Fortunately, the passengers include several potentially useful people, such as Irving Schuster, an eminent lawyer, his wife Myra, the Australian aboriginal physicist Duncan McKenzie, feisty journalist Phyllis Morley, and a retired space ship captain and explorer, Commodore Hansteen, who is initially travelling incognito. However, some passengers are not very psychologically stable, and they include a drug addict and a criminal on the run.

At the grounded colony, Chief Engineer (Earthside) Robert Lawrence is skeptical that a rescue can be mounted, even if the Selene can be located. He is ready to abandon an initially unsuccessful search, when he is contacted by Thomas Lawson, a brilliant but eccentric astronomer who, from his vantage point on a satellite high above the Moon, Lagrange 2, believes he has detected the remains of a heat trail on the surface. An expedition is organized and Lawrence indeed makes contact with the Selene from a suspended platform above where the Selene has sunk. However the completely alien environment results in numerous unforeseen complications.
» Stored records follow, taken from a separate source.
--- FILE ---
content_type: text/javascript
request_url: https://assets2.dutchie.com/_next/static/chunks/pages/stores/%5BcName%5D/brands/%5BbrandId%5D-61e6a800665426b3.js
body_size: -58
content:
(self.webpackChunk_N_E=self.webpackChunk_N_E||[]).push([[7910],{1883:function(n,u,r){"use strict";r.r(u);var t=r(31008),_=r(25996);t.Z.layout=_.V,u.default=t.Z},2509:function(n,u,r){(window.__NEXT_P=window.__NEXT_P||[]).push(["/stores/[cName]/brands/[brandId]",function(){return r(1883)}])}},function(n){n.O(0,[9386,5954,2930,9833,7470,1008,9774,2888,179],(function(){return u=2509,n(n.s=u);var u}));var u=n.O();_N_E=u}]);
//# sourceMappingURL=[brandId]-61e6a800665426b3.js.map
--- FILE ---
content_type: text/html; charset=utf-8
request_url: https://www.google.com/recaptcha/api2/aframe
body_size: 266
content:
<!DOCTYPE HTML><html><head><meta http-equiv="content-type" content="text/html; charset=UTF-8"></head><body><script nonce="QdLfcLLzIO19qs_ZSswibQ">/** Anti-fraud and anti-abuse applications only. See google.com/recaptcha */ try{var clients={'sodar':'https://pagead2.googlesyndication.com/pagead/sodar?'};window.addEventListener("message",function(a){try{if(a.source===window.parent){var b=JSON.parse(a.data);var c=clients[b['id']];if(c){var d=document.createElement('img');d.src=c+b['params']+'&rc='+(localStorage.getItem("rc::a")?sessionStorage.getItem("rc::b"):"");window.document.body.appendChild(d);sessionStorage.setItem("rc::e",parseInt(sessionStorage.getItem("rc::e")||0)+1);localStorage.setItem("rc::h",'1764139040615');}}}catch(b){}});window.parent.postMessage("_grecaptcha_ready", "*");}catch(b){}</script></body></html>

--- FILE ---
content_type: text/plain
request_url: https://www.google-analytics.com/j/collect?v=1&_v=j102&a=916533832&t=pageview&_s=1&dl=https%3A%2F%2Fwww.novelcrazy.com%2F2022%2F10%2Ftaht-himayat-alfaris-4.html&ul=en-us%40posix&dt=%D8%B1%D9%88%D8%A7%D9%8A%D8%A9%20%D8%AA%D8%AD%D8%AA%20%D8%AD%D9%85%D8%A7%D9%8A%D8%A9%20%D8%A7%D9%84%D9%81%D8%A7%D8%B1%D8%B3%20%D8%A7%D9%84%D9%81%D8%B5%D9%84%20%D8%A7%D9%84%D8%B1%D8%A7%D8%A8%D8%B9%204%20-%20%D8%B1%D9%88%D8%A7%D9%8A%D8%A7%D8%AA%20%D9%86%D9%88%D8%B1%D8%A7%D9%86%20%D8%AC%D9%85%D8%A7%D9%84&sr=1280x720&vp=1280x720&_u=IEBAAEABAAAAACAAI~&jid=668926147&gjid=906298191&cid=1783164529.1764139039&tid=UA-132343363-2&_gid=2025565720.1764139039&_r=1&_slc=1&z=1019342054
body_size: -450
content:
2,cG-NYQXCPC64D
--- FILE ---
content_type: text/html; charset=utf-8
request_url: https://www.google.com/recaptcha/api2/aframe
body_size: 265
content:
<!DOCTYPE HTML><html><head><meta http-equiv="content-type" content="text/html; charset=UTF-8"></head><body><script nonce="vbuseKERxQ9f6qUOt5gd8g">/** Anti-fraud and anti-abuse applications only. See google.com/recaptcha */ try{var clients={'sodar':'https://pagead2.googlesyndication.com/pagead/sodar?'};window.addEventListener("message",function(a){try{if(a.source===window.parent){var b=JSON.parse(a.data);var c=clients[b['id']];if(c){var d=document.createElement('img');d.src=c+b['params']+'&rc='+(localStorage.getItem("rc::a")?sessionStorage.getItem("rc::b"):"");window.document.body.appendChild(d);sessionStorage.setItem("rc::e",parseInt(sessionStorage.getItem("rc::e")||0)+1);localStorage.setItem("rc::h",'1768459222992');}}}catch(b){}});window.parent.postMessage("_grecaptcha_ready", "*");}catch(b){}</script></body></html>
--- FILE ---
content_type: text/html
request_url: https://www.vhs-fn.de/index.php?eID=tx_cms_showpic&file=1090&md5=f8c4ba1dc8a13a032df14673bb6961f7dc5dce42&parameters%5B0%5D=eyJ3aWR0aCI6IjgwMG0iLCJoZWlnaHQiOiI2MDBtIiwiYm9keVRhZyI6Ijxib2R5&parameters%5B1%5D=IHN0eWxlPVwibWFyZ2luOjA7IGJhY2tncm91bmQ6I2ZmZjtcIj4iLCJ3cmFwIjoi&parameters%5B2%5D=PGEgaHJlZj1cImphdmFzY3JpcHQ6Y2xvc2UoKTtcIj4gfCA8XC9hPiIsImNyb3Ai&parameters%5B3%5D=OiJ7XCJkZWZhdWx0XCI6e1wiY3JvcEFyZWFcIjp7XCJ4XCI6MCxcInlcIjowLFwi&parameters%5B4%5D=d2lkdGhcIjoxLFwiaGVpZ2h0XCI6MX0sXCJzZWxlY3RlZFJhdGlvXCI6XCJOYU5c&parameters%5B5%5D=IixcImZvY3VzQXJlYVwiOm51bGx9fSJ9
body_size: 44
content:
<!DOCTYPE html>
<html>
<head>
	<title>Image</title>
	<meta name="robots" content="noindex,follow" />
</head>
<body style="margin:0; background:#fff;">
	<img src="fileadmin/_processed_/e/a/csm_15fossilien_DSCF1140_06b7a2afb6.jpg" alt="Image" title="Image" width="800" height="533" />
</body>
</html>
At the end of the novel, the rescuers sink a metal tube to the Selene and cut a hole in the roof. With only seconds to go before Selene's liquid oxygen supply explodes, the passengers climb out into the waiting rescue craft. A short epilogue sees Lawrence writing his memoirs, Pat and Sue married, and Pat hoping to transfer to the space service.

[edit] Adaptation

A BBC Radio drama of the story was produced in 1981. It features David Buck as Captain Pat Harris and Barry Foster as Chief Engineer Lawrence. In 2008, the production was released on BBC Compact Disc (ISBN 978 1405 688048).

[edit] Translations

  • Russian: "Лунная пыль" ("Moondust"), first edition 1965.
  • Serbian: "Pad Mesečeve prašine" ("A Fall of Moondust"), 1990.
  • Turkish: "Susuz Deniz" ("Waterless Sea"), first edition 1984.
  • Finnish: "Selene I", first edition 1976.
  • Slovak: "Mesačný prach" ("Moondust"), first edition N/A.